Поэтому задача о подлинном «христианском государстве» есть насущная задача и потребность христианской истории. Ибо только в христианском государстве как замкнутом социальном пространстве может аккумулироваться христиански обоснованное (истинное) социальное благо – как первичное основание «новой земли». В конечном итоге, то ожидаемое свидетельство истины православия перед всеми народами, о котором единодушно говорили многие святые, невозможно иначе, как свидетельством истины самой христианской жизнью, т.е. реальным воплощением христианства в зримых формах общественного бытия. Ибо сама Церковь, в силу своей неотмирной природы, не может явиться прямым свидетельством миру, но лишь опосредованно – через «плод»(!), через раскрытие существа православия в реальности эмпирического мира, как явления истинно христианского социально-общественного бытия: «По тому узнают все, что вы Мои ученики, если будете иметь любовь между собою» [Ио.13.35]. Не случайно все пророчества о свидетельстве истины православия «в конце времен» связываются с Россией – как государственной формой осуществления христианской истины в реальной истории.
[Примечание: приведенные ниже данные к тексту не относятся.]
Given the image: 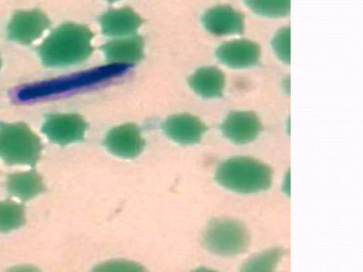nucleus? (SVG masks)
I'll return each mask as SVG.
<instances>
[{
    "mask_svg": "<svg viewBox=\"0 0 363 272\" xmlns=\"http://www.w3.org/2000/svg\"><path fill=\"white\" fill-rule=\"evenodd\" d=\"M94 34L85 25L65 23L56 28L41 43L38 53L46 67L79 64L93 52Z\"/></svg>",
    "mask_w": 363,
    "mask_h": 272,
    "instance_id": "nucleus-1",
    "label": "nucleus"
},
{
    "mask_svg": "<svg viewBox=\"0 0 363 272\" xmlns=\"http://www.w3.org/2000/svg\"><path fill=\"white\" fill-rule=\"evenodd\" d=\"M131 68L126 64L111 63L86 71L21 86L16 93L20 101H30L57 95L119 76Z\"/></svg>",
    "mask_w": 363,
    "mask_h": 272,
    "instance_id": "nucleus-2",
    "label": "nucleus"
},
{
    "mask_svg": "<svg viewBox=\"0 0 363 272\" xmlns=\"http://www.w3.org/2000/svg\"><path fill=\"white\" fill-rule=\"evenodd\" d=\"M216 181L224 188L240 193H255L267 189L272 170L267 164L248 157H234L218 166Z\"/></svg>",
    "mask_w": 363,
    "mask_h": 272,
    "instance_id": "nucleus-3",
    "label": "nucleus"
},
{
    "mask_svg": "<svg viewBox=\"0 0 363 272\" xmlns=\"http://www.w3.org/2000/svg\"><path fill=\"white\" fill-rule=\"evenodd\" d=\"M39 137L24 123H0V157L11 165L33 166L40 157Z\"/></svg>",
    "mask_w": 363,
    "mask_h": 272,
    "instance_id": "nucleus-4",
    "label": "nucleus"
},
{
    "mask_svg": "<svg viewBox=\"0 0 363 272\" xmlns=\"http://www.w3.org/2000/svg\"><path fill=\"white\" fill-rule=\"evenodd\" d=\"M202 244L213 254L234 256L247 249L250 236L246 227L240 221L229 218L214 219L204 230Z\"/></svg>",
    "mask_w": 363,
    "mask_h": 272,
    "instance_id": "nucleus-5",
    "label": "nucleus"
},
{
    "mask_svg": "<svg viewBox=\"0 0 363 272\" xmlns=\"http://www.w3.org/2000/svg\"><path fill=\"white\" fill-rule=\"evenodd\" d=\"M88 125L76 113H52L45 116L41 132L51 142L61 146L82 141Z\"/></svg>",
    "mask_w": 363,
    "mask_h": 272,
    "instance_id": "nucleus-6",
    "label": "nucleus"
},
{
    "mask_svg": "<svg viewBox=\"0 0 363 272\" xmlns=\"http://www.w3.org/2000/svg\"><path fill=\"white\" fill-rule=\"evenodd\" d=\"M49 26L50 20L39 10L18 11L8 23L7 36L13 42L29 45L40 38Z\"/></svg>",
    "mask_w": 363,
    "mask_h": 272,
    "instance_id": "nucleus-7",
    "label": "nucleus"
},
{
    "mask_svg": "<svg viewBox=\"0 0 363 272\" xmlns=\"http://www.w3.org/2000/svg\"><path fill=\"white\" fill-rule=\"evenodd\" d=\"M103 144L115 156L133 159L143 152L145 142L136 125L125 123L109 130L103 140Z\"/></svg>",
    "mask_w": 363,
    "mask_h": 272,
    "instance_id": "nucleus-8",
    "label": "nucleus"
},
{
    "mask_svg": "<svg viewBox=\"0 0 363 272\" xmlns=\"http://www.w3.org/2000/svg\"><path fill=\"white\" fill-rule=\"evenodd\" d=\"M161 128L167 137L182 145L198 143L207 130L197 117L187 113L168 117Z\"/></svg>",
    "mask_w": 363,
    "mask_h": 272,
    "instance_id": "nucleus-9",
    "label": "nucleus"
},
{
    "mask_svg": "<svg viewBox=\"0 0 363 272\" xmlns=\"http://www.w3.org/2000/svg\"><path fill=\"white\" fill-rule=\"evenodd\" d=\"M262 130L258 118L247 111L230 113L220 125L222 134L230 142L242 144L255 140Z\"/></svg>",
    "mask_w": 363,
    "mask_h": 272,
    "instance_id": "nucleus-10",
    "label": "nucleus"
},
{
    "mask_svg": "<svg viewBox=\"0 0 363 272\" xmlns=\"http://www.w3.org/2000/svg\"><path fill=\"white\" fill-rule=\"evenodd\" d=\"M143 49L142 37L135 34L113 39L100 47L106 60L110 63L133 66L143 59Z\"/></svg>",
    "mask_w": 363,
    "mask_h": 272,
    "instance_id": "nucleus-11",
    "label": "nucleus"
},
{
    "mask_svg": "<svg viewBox=\"0 0 363 272\" xmlns=\"http://www.w3.org/2000/svg\"><path fill=\"white\" fill-rule=\"evenodd\" d=\"M99 21L102 33L112 37L133 35L143 23V20L129 8L110 10L103 13Z\"/></svg>",
    "mask_w": 363,
    "mask_h": 272,
    "instance_id": "nucleus-12",
    "label": "nucleus"
},
{
    "mask_svg": "<svg viewBox=\"0 0 363 272\" xmlns=\"http://www.w3.org/2000/svg\"><path fill=\"white\" fill-rule=\"evenodd\" d=\"M218 59L233 68H246L255 64L259 57L258 46L249 40H235L220 45L216 50Z\"/></svg>",
    "mask_w": 363,
    "mask_h": 272,
    "instance_id": "nucleus-13",
    "label": "nucleus"
},
{
    "mask_svg": "<svg viewBox=\"0 0 363 272\" xmlns=\"http://www.w3.org/2000/svg\"><path fill=\"white\" fill-rule=\"evenodd\" d=\"M205 28L216 35L239 33L242 30L241 16L226 7H216L208 11L203 16Z\"/></svg>",
    "mask_w": 363,
    "mask_h": 272,
    "instance_id": "nucleus-14",
    "label": "nucleus"
},
{
    "mask_svg": "<svg viewBox=\"0 0 363 272\" xmlns=\"http://www.w3.org/2000/svg\"><path fill=\"white\" fill-rule=\"evenodd\" d=\"M189 84L202 98H216L222 95L224 76L216 67H204L198 69L189 77Z\"/></svg>",
    "mask_w": 363,
    "mask_h": 272,
    "instance_id": "nucleus-15",
    "label": "nucleus"
},
{
    "mask_svg": "<svg viewBox=\"0 0 363 272\" xmlns=\"http://www.w3.org/2000/svg\"><path fill=\"white\" fill-rule=\"evenodd\" d=\"M6 189L10 195L27 200L43 192L45 186L39 174L30 171L9 175Z\"/></svg>",
    "mask_w": 363,
    "mask_h": 272,
    "instance_id": "nucleus-16",
    "label": "nucleus"
},
{
    "mask_svg": "<svg viewBox=\"0 0 363 272\" xmlns=\"http://www.w3.org/2000/svg\"><path fill=\"white\" fill-rule=\"evenodd\" d=\"M25 222L22 205L9 200L0 201V232H9L16 230Z\"/></svg>",
    "mask_w": 363,
    "mask_h": 272,
    "instance_id": "nucleus-17",
    "label": "nucleus"
},
{
    "mask_svg": "<svg viewBox=\"0 0 363 272\" xmlns=\"http://www.w3.org/2000/svg\"><path fill=\"white\" fill-rule=\"evenodd\" d=\"M282 254L281 250L274 249L263 252L245 264V271H272Z\"/></svg>",
    "mask_w": 363,
    "mask_h": 272,
    "instance_id": "nucleus-18",
    "label": "nucleus"
},
{
    "mask_svg": "<svg viewBox=\"0 0 363 272\" xmlns=\"http://www.w3.org/2000/svg\"><path fill=\"white\" fill-rule=\"evenodd\" d=\"M256 11L268 16L284 15L289 8V0H247Z\"/></svg>",
    "mask_w": 363,
    "mask_h": 272,
    "instance_id": "nucleus-19",
    "label": "nucleus"
},
{
    "mask_svg": "<svg viewBox=\"0 0 363 272\" xmlns=\"http://www.w3.org/2000/svg\"><path fill=\"white\" fill-rule=\"evenodd\" d=\"M278 57L284 62H290V30L282 28L276 35L272 42Z\"/></svg>",
    "mask_w": 363,
    "mask_h": 272,
    "instance_id": "nucleus-20",
    "label": "nucleus"
},
{
    "mask_svg": "<svg viewBox=\"0 0 363 272\" xmlns=\"http://www.w3.org/2000/svg\"><path fill=\"white\" fill-rule=\"evenodd\" d=\"M106 1H109V2H113V1H118V0H106Z\"/></svg>",
    "mask_w": 363,
    "mask_h": 272,
    "instance_id": "nucleus-21",
    "label": "nucleus"
},
{
    "mask_svg": "<svg viewBox=\"0 0 363 272\" xmlns=\"http://www.w3.org/2000/svg\"><path fill=\"white\" fill-rule=\"evenodd\" d=\"M1 57H0V68H1Z\"/></svg>",
    "mask_w": 363,
    "mask_h": 272,
    "instance_id": "nucleus-22",
    "label": "nucleus"
}]
</instances>
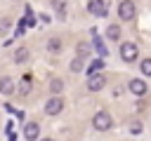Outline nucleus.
<instances>
[{
	"mask_svg": "<svg viewBox=\"0 0 151 141\" xmlns=\"http://www.w3.org/2000/svg\"><path fill=\"white\" fill-rule=\"evenodd\" d=\"M139 70H142V73L149 78V75H151V59H142V63H139Z\"/></svg>",
	"mask_w": 151,
	"mask_h": 141,
	"instance_id": "nucleus-19",
	"label": "nucleus"
},
{
	"mask_svg": "<svg viewBox=\"0 0 151 141\" xmlns=\"http://www.w3.org/2000/svg\"><path fill=\"white\" fill-rule=\"evenodd\" d=\"M83 68H85V63H83V59H80V56H76V59L71 61V70H73V73H80Z\"/></svg>",
	"mask_w": 151,
	"mask_h": 141,
	"instance_id": "nucleus-18",
	"label": "nucleus"
},
{
	"mask_svg": "<svg viewBox=\"0 0 151 141\" xmlns=\"http://www.w3.org/2000/svg\"><path fill=\"white\" fill-rule=\"evenodd\" d=\"M9 31H12V19H9V16H2V19H0V35L7 38Z\"/></svg>",
	"mask_w": 151,
	"mask_h": 141,
	"instance_id": "nucleus-14",
	"label": "nucleus"
},
{
	"mask_svg": "<svg viewBox=\"0 0 151 141\" xmlns=\"http://www.w3.org/2000/svg\"><path fill=\"white\" fill-rule=\"evenodd\" d=\"M40 141H54V139H40Z\"/></svg>",
	"mask_w": 151,
	"mask_h": 141,
	"instance_id": "nucleus-22",
	"label": "nucleus"
},
{
	"mask_svg": "<svg viewBox=\"0 0 151 141\" xmlns=\"http://www.w3.org/2000/svg\"><path fill=\"white\" fill-rule=\"evenodd\" d=\"M76 54H78L80 59L90 56V45H87V42H78V47H76Z\"/></svg>",
	"mask_w": 151,
	"mask_h": 141,
	"instance_id": "nucleus-16",
	"label": "nucleus"
},
{
	"mask_svg": "<svg viewBox=\"0 0 151 141\" xmlns=\"http://www.w3.org/2000/svg\"><path fill=\"white\" fill-rule=\"evenodd\" d=\"M50 92H52L54 96H59V94L64 92V80H61V78H54V80L50 82Z\"/></svg>",
	"mask_w": 151,
	"mask_h": 141,
	"instance_id": "nucleus-11",
	"label": "nucleus"
},
{
	"mask_svg": "<svg viewBox=\"0 0 151 141\" xmlns=\"http://www.w3.org/2000/svg\"><path fill=\"white\" fill-rule=\"evenodd\" d=\"M134 14H137L134 2H132V0H120V5H118V16H120L123 21H132Z\"/></svg>",
	"mask_w": 151,
	"mask_h": 141,
	"instance_id": "nucleus-2",
	"label": "nucleus"
},
{
	"mask_svg": "<svg viewBox=\"0 0 151 141\" xmlns=\"http://www.w3.org/2000/svg\"><path fill=\"white\" fill-rule=\"evenodd\" d=\"M106 38H109V40H113V42H116V40H120V26L111 24V26L106 28Z\"/></svg>",
	"mask_w": 151,
	"mask_h": 141,
	"instance_id": "nucleus-12",
	"label": "nucleus"
},
{
	"mask_svg": "<svg viewBox=\"0 0 151 141\" xmlns=\"http://www.w3.org/2000/svg\"><path fill=\"white\" fill-rule=\"evenodd\" d=\"M17 92V85H14V80L9 78V75H2L0 78V94H5V96H12Z\"/></svg>",
	"mask_w": 151,
	"mask_h": 141,
	"instance_id": "nucleus-7",
	"label": "nucleus"
},
{
	"mask_svg": "<svg viewBox=\"0 0 151 141\" xmlns=\"http://www.w3.org/2000/svg\"><path fill=\"white\" fill-rule=\"evenodd\" d=\"M130 129L137 134V132H142V125H139V122H132V127H130Z\"/></svg>",
	"mask_w": 151,
	"mask_h": 141,
	"instance_id": "nucleus-21",
	"label": "nucleus"
},
{
	"mask_svg": "<svg viewBox=\"0 0 151 141\" xmlns=\"http://www.w3.org/2000/svg\"><path fill=\"white\" fill-rule=\"evenodd\" d=\"M31 85H33L31 75H28V73H24V75H21V80H19V94H28V92H31Z\"/></svg>",
	"mask_w": 151,
	"mask_h": 141,
	"instance_id": "nucleus-10",
	"label": "nucleus"
},
{
	"mask_svg": "<svg viewBox=\"0 0 151 141\" xmlns=\"http://www.w3.org/2000/svg\"><path fill=\"white\" fill-rule=\"evenodd\" d=\"M92 127H94L97 132H106V129L113 127V118H111L106 110H97L94 118H92Z\"/></svg>",
	"mask_w": 151,
	"mask_h": 141,
	"instance_id": "nucleus-1",
	"label": "nucleus"
},
{
	"mask_svg": "<svg viewBox=\"0 0 151 141\" xmlns=\"http://www.w3.org/2000/svg\"><path fill=\"white\" fill-rule=\"evenodd\" d=\"M127 89H130L134 96H144L149 87H146V82H144V80H139V78H132V80L127 82Z\"/></svg>",
	"mask_w": 151,
	"mask_h": 141,
	"instance_id": "nucleus-6",
	"label": "nucleus"
},
{
	"mask_svg": "<svg viewBox=\"0 0 151 141\" xmlns=\"http://www.w3.org/2000/svg\"><path fill=\"white\" fill-rule=\"evenodd\" d=\"M52 7H54V12H57L59 16L66 14V0H52Z\"/></svg>",
	"mask_w": 151,
	"mask_h": 141,
	"instance_id": "nucleus-17",
	"label": "nucleus"
},
{
	"mask_svg": "<svg viewBox=\"0 0 151 141\" xmlns=\"http://www.w3.org/2000/svg\"><path fill=\"white\" fill-rule=\"evenodd\" d=\"M137 56H139V49H137L134 42H123L120 45V59L123 61L132 63V61H137Z\"/></svg>",
	"mask_w": 151,
	"mask_h": 141,
	"instance_id": "nucleus-3",
	"label": "nucleus"
},
{
	"mask_svg": "<svg viewBox=\"0 0 151 141\" xmlns=\"http://www.w3.org/2000/svg\"><path fill=\"white\" fill-rule=\"evenodd\" d=\"M38 134H40V127H38V122H28V125L24 127V136H26L28 141H35V139H38Z\"/></svg>",
	"mask_w": 151,
	"mask_h": 141,
	"instance_id": "nucleus-9",
	"label": "nucleus"
},
{
	"mask_svg": "<svg viewBox=\"0 0 151 141\" xmlns=\"http://www.w3.org/2000/svg\"><path fill=\"white\" fill-rule=\"evenodd\" d=\"M104 85H106V75L104 73H94V75L87 78V89L90 92H99V89H104Z\"/></svg>",
	"mask_w": 151,
	"mask_h": 141,
	"instance_id": "nucleus-4",
	"label": "nucleus"
},
{
	"mask_svg": "<svg viewBox=\"0 0 151 141\" xmlns=\"http://www.w3.org/2000/svg\"><path fill=\"white\" fill-rule=\"evenodd\" d=\"M59 49H61V40H59V38H50V40H47V52L57 54Z\"/></svg>",
	"mask_w": 151,
	"mask_h": 141,
	"instance_id": "nucleus-15",
	"label": "nucleus"
},
{
	"mask_svg": "<svg viewBox=\"0 0 151 141\" xmlns=\"http://www.w3.org/2000/svg\"><path fill=\"white\" fill-rule=\"evenodd\" d=\"M61 108H64V99H61V96H52V99L45 103V113H47V115H59Z\"/></svg>",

Если посмотреть в этом эсхатологическом контексте на русскую историю, на масштабность ее мессианских исторических заданий, то никакие жертвы и трагические этапы ее судьбы не покажутся чрезмерными или лишенными смысла – ибо все они оправданы… Наоборот, все это есть прямое следствие устремленности русской истории к конечному исполнению христианского идеала, поиск и утверждение в своих государственно-исторических формах возможного предела социального совершенства. Прот. А.Шмеман определил существо Русской идеи как «синтез эсхатологии и истории», как «вторичное включение мира сего, его энергии, творчества и культуры, в перспективу Царства Божьего»[v]. Этот духовно-исторический максимализм и определяет интенсивность русской истории – лишь в эсхатологической перспективе раскрывается ее смысл.

Может показаться, что метаисторическая устремленность Русской идеи к Царству Божьему в силу трансцендентности последнего относительно реальной истории есть «мессианский соблазн» русской истории, перманентно влекущий ее за историческим миражем. Но это далеко не так. Царство Божие трансцендентно «этому миру» как духовная реальность, но оно имманентно присутствует в нем как реальность христианской веры. «Царствие Божие внутрь вас есть» [Лк.17.21]. Через человека, открывающего в своей христианской душе «мир Божий», Царство Божие проникает в этот мир, имманентно присутствует в нем, и, в меру своего присутствия – преображает его, возвращает к первозданной Божественной гармонии, где тень греха тает в освещенном Христовым светом преображенном бытии. Через откровение Христа, через снисхождение Бога в мирскую плоть, Царство Божие стало присуще миру, и этот факт уже никто не в силах отменить. И Царство это явилось в мир не только для того, чтобы обличить мир в его грехе, и не просто для того, чтобы засвидетельствовать, что Истина есть, но чтобы спасти этот мир, преобразить его ветхую, искаженную грехом природу. Поэтому осуществление Царствия Божия, всемерное раскрытие его в феноменальном мире – есть задача и цель христианской истории. Конечное торжество Царствия находится там, за метаисторическим горизонтом, но историческое становление его находится здесь – по эту сторону эсхатологической границы.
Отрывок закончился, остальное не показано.